_Sasaran Tugas_
A. Ulangi tanpa perubahan bagian tulisan tentang SDG 2030 dari "Oleh: Ndaru Anugerah" sampai "SDG, dapat diwujudkan.".
B. Sebutkan semua alamat web yang tercantum dalam tulisan tentang SDG 2030.
C. Teruskan tulisan tentang SDG 2030 dan UHC2030, dimulai sesudah kalimat terakhir yang tampak.

_Blok Teks_
○ ○ ○

Rancangan Masa Depan Yang Indah? (*Bagian 1)
Oleh: Ndaru Anugerah
Bagaimana rancangan dunia di tahun 2030 mendatang?
Seperti yang kita ketahui bersama, PBB telah mendeklarasikan sebuah resolusi di tahun 2015 silam tentang bagaimana dunia baru bakal dibentuk.
Belakangan, rencana ini dikenal dengan nama Sustainable Development Goals (SDG) 2030 alias Tujuan Pembangunan Berkelanjutan 2030. (https://www.un.org/en/development/desa/population/migration/generalassembly/docs/globalcompact/A_RES_70_1_E.pdf)
Untuk mencapai tujuan ‘keberlanjutan’ yang mulia tersebut, maka dibutuhkanlah yang namanya proses transformasi. Dengan adanya transformasi, maka semua tujuan yang termaktub dalam SDG, dapat diwujudkan.
Salah satu yang hendak dicapai adalah di sektor kesehatan yang merupakan tujuan ke-3 dari SDG 2030. “Tujuan yang ingin diraih adalah membuat layanan kesehatan yang berkualitas dan tersedia untuk semua.” Kedengarannya sungguh mulia, bukan? (https://www.uhc2030.org/)
Untuk itu, Universal Health Coverage 2030 (UHC2030) dibentuk sebagai sarana mewujudkan visi mulia dari PBB pada sektor kesehatan.
Pada tataran teknis, akan ada kemitraan publik dan swasta secara global (Global Public-Private Partnership/G3P) dalam mentransformasi perawatan kesehatan yang berlaku secara global. (https://ppp.worldbank.org/public-private-partnership/library/global-guide-public-private-partnerships)

○ ○ ○

_Data Tercatat_
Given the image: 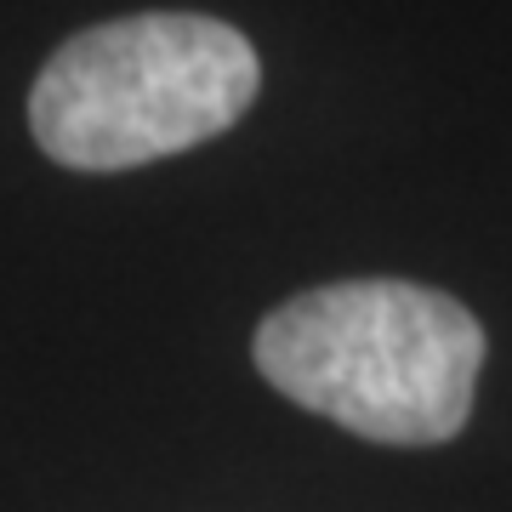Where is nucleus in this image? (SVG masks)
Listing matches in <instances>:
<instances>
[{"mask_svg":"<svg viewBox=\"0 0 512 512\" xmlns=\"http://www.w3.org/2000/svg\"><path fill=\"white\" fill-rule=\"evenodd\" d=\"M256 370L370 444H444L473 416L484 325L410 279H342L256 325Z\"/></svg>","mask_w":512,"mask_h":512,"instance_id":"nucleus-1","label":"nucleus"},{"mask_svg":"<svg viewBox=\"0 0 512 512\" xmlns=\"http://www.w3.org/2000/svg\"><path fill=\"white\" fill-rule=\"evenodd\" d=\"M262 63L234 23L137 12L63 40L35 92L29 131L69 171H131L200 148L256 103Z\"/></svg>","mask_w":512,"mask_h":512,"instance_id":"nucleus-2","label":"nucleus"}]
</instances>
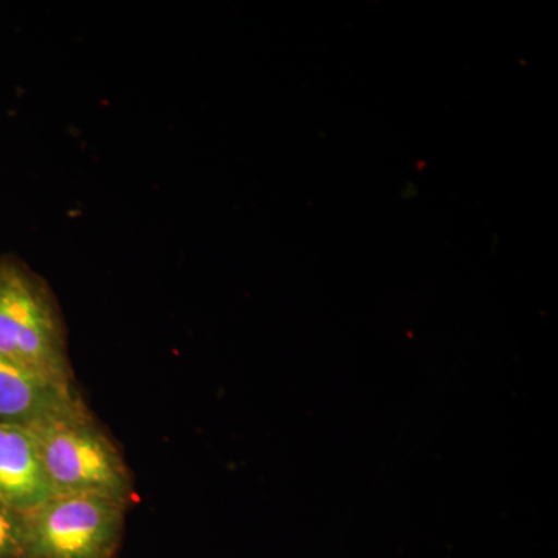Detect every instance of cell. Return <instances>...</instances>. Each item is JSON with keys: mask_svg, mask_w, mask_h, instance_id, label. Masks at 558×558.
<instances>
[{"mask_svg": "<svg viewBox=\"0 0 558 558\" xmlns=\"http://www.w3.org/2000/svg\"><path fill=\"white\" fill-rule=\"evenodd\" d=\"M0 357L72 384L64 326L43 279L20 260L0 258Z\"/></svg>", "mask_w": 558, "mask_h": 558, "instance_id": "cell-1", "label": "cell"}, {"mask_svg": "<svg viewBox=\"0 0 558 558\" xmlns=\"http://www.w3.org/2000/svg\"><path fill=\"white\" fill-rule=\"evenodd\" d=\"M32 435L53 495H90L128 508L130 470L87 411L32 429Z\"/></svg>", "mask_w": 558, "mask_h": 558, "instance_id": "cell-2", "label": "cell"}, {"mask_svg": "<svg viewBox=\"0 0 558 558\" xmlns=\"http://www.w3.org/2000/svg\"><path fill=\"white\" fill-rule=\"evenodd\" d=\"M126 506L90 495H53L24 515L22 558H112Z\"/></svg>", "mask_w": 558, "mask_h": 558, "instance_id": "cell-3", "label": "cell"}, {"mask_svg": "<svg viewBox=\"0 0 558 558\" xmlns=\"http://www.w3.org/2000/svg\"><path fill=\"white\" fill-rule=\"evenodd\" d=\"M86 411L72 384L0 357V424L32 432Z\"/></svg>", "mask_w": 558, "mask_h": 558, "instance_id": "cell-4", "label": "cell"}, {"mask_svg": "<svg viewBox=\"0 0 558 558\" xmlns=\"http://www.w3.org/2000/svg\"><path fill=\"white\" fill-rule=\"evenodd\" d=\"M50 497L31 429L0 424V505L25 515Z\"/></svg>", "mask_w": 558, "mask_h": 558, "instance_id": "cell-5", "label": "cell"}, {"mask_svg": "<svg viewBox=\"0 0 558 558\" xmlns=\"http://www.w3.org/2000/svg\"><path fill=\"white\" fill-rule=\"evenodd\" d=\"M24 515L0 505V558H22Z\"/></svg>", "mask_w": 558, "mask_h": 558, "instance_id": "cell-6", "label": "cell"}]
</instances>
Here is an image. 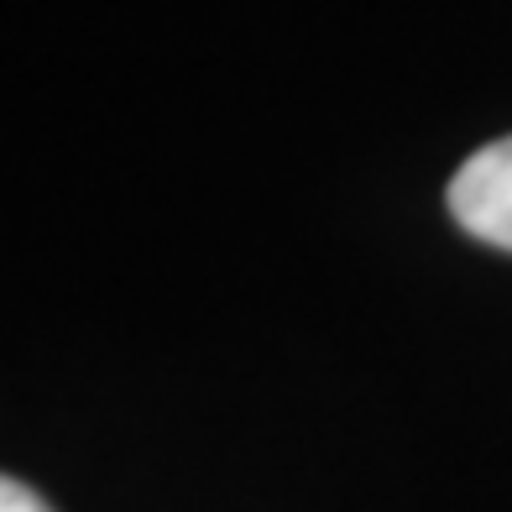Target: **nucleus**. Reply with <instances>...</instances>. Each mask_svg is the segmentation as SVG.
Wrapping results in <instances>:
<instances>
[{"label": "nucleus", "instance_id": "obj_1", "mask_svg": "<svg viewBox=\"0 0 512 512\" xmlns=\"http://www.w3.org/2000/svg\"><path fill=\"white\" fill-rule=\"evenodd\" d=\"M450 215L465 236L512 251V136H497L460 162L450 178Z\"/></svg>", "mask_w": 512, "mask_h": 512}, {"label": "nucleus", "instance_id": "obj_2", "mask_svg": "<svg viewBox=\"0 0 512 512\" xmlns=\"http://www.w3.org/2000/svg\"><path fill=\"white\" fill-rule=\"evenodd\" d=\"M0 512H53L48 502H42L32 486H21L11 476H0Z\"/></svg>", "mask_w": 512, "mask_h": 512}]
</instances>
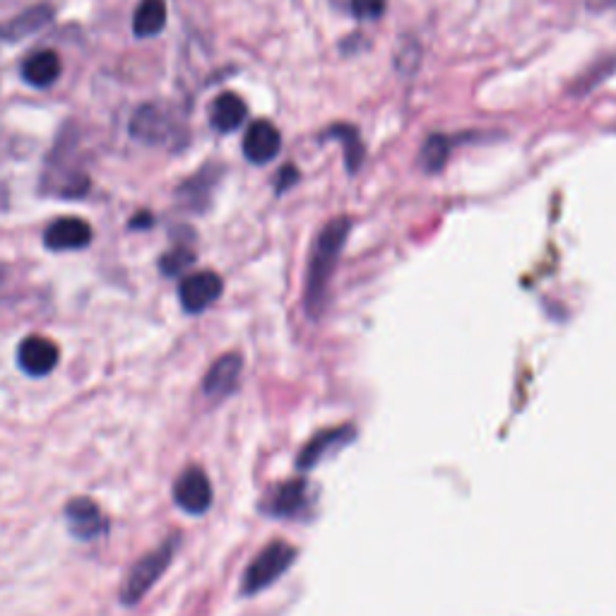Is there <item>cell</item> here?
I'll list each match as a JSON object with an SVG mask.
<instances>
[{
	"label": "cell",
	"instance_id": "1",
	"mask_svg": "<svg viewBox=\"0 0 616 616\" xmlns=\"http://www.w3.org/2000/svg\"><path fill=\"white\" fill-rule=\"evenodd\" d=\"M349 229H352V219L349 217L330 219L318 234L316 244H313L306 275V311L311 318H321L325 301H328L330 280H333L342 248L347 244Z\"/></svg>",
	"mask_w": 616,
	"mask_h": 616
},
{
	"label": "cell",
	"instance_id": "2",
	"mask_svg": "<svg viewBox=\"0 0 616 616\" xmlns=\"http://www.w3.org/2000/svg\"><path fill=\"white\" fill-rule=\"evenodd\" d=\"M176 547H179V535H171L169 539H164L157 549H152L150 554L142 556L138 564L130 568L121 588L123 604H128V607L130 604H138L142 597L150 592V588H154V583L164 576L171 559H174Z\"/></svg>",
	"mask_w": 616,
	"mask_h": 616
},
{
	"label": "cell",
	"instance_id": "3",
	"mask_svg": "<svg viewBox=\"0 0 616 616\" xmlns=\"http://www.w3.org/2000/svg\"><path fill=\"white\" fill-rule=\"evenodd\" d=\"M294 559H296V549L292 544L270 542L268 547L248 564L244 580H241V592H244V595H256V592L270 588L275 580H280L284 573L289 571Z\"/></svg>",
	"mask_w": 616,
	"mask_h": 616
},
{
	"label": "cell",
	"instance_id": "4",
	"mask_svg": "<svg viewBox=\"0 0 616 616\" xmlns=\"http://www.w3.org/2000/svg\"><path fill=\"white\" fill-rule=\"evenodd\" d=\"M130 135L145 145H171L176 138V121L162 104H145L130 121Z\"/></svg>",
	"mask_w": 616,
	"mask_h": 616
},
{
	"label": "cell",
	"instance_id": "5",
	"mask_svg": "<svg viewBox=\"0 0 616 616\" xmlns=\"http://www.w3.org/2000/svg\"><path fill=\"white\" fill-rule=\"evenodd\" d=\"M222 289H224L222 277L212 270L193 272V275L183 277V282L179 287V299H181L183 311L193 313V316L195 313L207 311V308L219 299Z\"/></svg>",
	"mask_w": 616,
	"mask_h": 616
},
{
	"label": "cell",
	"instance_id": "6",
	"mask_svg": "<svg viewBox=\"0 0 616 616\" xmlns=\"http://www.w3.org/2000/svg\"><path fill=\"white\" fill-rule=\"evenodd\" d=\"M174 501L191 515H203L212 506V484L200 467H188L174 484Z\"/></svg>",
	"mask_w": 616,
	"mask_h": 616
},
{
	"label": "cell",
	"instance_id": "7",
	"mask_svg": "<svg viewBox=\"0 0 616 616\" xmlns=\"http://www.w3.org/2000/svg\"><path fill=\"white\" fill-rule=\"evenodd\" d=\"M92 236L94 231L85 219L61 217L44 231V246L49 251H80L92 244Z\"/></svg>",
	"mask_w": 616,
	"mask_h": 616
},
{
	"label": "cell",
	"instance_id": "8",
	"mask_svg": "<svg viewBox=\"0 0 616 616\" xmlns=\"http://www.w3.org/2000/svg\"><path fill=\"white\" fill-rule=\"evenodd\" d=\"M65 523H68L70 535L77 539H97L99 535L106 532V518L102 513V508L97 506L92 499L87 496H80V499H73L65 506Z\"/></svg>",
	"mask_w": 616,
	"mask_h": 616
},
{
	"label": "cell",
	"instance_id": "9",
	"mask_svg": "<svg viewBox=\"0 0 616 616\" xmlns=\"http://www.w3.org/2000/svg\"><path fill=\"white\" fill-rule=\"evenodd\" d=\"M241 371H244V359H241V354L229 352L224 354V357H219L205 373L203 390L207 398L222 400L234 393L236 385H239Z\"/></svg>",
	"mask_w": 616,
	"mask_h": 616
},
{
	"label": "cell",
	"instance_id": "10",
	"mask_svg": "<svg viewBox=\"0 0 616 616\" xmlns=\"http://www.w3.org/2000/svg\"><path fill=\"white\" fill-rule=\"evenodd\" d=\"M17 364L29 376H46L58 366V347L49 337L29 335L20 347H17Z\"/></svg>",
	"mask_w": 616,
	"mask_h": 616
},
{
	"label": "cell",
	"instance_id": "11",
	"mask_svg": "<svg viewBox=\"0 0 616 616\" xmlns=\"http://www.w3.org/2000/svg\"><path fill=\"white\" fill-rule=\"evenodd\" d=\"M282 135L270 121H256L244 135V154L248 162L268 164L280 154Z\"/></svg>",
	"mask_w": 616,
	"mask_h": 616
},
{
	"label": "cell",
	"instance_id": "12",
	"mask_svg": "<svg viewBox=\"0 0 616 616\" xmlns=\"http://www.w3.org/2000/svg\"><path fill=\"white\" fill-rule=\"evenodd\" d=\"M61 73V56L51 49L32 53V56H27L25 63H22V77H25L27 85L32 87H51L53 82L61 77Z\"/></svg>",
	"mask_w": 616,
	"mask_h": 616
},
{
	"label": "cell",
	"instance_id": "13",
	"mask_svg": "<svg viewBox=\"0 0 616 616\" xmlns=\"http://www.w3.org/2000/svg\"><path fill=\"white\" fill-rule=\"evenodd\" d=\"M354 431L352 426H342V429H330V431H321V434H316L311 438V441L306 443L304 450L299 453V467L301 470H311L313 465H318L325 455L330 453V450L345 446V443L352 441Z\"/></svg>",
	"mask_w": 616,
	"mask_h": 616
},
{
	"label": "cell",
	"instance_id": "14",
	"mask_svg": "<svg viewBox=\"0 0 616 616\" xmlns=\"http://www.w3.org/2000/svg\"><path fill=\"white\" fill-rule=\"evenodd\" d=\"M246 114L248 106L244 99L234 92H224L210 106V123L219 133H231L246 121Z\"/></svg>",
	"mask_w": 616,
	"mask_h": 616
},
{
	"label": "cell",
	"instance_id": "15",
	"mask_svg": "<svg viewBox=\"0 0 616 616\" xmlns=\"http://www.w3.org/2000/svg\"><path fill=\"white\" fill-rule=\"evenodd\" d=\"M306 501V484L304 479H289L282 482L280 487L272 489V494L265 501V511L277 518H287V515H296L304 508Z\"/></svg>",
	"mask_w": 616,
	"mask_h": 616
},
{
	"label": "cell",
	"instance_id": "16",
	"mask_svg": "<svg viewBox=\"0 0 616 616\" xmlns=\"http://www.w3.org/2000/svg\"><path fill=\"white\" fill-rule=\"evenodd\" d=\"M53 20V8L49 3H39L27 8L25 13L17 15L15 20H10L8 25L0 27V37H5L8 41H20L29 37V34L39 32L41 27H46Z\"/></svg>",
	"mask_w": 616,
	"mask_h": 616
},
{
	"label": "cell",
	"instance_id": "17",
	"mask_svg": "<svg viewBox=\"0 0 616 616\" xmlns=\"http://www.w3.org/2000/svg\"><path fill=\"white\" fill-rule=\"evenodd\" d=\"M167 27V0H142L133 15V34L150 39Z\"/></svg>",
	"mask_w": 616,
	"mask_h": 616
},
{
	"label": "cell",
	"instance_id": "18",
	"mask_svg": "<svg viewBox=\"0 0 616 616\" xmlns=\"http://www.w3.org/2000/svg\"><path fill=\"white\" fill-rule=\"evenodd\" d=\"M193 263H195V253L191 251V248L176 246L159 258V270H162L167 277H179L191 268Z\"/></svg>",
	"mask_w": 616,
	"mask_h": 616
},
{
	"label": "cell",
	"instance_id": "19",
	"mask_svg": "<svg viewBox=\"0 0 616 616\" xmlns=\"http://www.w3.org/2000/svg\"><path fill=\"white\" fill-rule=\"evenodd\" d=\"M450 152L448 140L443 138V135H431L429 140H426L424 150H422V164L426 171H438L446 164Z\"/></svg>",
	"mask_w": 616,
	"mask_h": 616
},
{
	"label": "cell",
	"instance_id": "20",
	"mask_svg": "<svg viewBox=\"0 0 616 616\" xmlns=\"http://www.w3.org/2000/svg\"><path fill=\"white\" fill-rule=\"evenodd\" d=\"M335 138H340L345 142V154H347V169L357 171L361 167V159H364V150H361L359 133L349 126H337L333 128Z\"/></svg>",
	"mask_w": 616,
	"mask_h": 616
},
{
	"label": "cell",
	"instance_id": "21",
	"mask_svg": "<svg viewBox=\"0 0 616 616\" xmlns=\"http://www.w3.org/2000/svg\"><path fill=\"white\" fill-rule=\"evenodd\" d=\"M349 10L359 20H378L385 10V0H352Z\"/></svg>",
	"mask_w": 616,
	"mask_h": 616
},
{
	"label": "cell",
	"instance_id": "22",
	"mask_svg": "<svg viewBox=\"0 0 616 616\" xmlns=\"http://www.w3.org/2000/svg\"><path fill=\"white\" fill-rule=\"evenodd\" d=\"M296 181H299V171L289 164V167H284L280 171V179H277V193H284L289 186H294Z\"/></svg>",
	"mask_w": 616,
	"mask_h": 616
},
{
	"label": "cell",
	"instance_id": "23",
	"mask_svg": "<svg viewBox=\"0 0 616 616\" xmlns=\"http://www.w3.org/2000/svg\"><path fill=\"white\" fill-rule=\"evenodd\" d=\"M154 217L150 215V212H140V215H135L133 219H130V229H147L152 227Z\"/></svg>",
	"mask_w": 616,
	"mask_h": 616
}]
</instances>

○ ○ ○

_Hasil Setiap Tugas_
A.
Oleh: Ndaru Anugerah
Bagaimana rancangan dunia di tahun 2030 mendatang?
Seperti yang kita ketahui bersama, PBB telah mendeklarasikan sebuah resolusi di tahun 2015 silam tentang bagaimana dunia baru bakal dibentuk.
Belakangan, rencana ini dikenal dengan nama Sustainable Development Goals (SDG) 2030 alias Tujuan Pembangunan Berkelanjutan 2030. (https://www.un.org/en/development/desa/population/migration/generalassembly/docs/globalcompact/A_RES_70_1_E.pdf)
Untuk mencapai tujuan ‘keberlanjutan’ yang mulia tersebut, maka dibutuhkanlah yang namanya proses transformasi. Dengan adanya transformasi, maka semua tujuan yang termaktub dalam SDG, dapat diwujudkan.

B.
- https://www.un.org/en/development/desa/population/migration/generalassembly/docs/globalcompact/A_RES_70_1_E.pdf
- https://www.uhc2030.org/
- https://ppp.worldbank.org/public-private-partnership/library/global-guide-public-private-partnerships

C.
Apa yang dimaksud kemitraan publik dan swasta?
Nggak lain adalah kapitalisme pemangku kepentingan (stakeholder capitalism). Ide ini pertama kali menyeruak di dunia pada dekade 1970an oleh kartel sang Ndoro besar.
Isi gagasannya kurleb-nya: dunia akan menjadi tempat yang lebih baik jika perusahaan multinasional bertindak sebagai ‘pamong’ bagi masyarakat global. (https://web.archive.org/web/20191203054643/https://time.com/5742066/klaus-schwab-stakeholder-capitalism-davos/)
Memangnya siapa yang punya perusahaan multinasional selain kartel sang Ndoro?
Stakeholder inilah yang kelak akan menjalankan pembangunan ‘berkelanjutan’ di kolong jagat. Merekalah yang didaulat sebagai algojo guna tercapainya tujuan SDG 2030 yang telah ditetapkan oleh PBB.
Lantas, dimana peran pemerintah yang kita pilih?
Nggak lain sebagai pelaksana teknis atas arahan yang telah ditetapkan oleh pemangku kebijakan, agar transformasi-nya bisa berjalan lancar. Kalo anda tahu istilah ‘jongos’, yah begitulah fungsi pemerintah kelak.
Jongos? Apa maksudnya?
Saya coba kasih ilustrasi sederhana, agar anda paham duduk masalahnya.
UHC2030 terdiri atas 83 pemerintahan di dunia dari mulai AS, Inggris, China, Rusia, Yaman hingga Ukraina, termasuk Iran juga. Nah, negara-negara anggota akan bekerjasama perusahaan penghubung dalam mewujudkan visi UHC2030.
Misalnya, Rusia yang merupakan mitra UHC2030 melalui Inter Parliamentary Union (IPU). Atau China yang bermitra dengan UHC2030 melalui Asia-Europe Foundation (AEF). Ini dua negara yang selalu digadang-gadang sebagai poros perlawanan oleh kaum ‘sengklek’.
Nggak hanya itu, sebab berbagai yayasan filantropi seperti Bill and Melinda Gates Foundation hingga Rockefeller Foundation, juga merupakan mitra UHC2030, selain lembaga resmi PBB lainnya. (https://www.rockefellerfoundation.org/initiative/universal-health-coverage/)
Guna merealisasikan rencananya, maka UHC2030 punya target yang mengharuskan pemerintah yang terlibat dalam keanggotaan untuk meningkatkan investasi di bidang kesehatan dengan menggelontorkan setidaknya 15% dari APBN mereka atau sekitar 5% dari PDB-nya. (https://www.uhc2030.org/what-we-do/voices/civil-society-engagement/)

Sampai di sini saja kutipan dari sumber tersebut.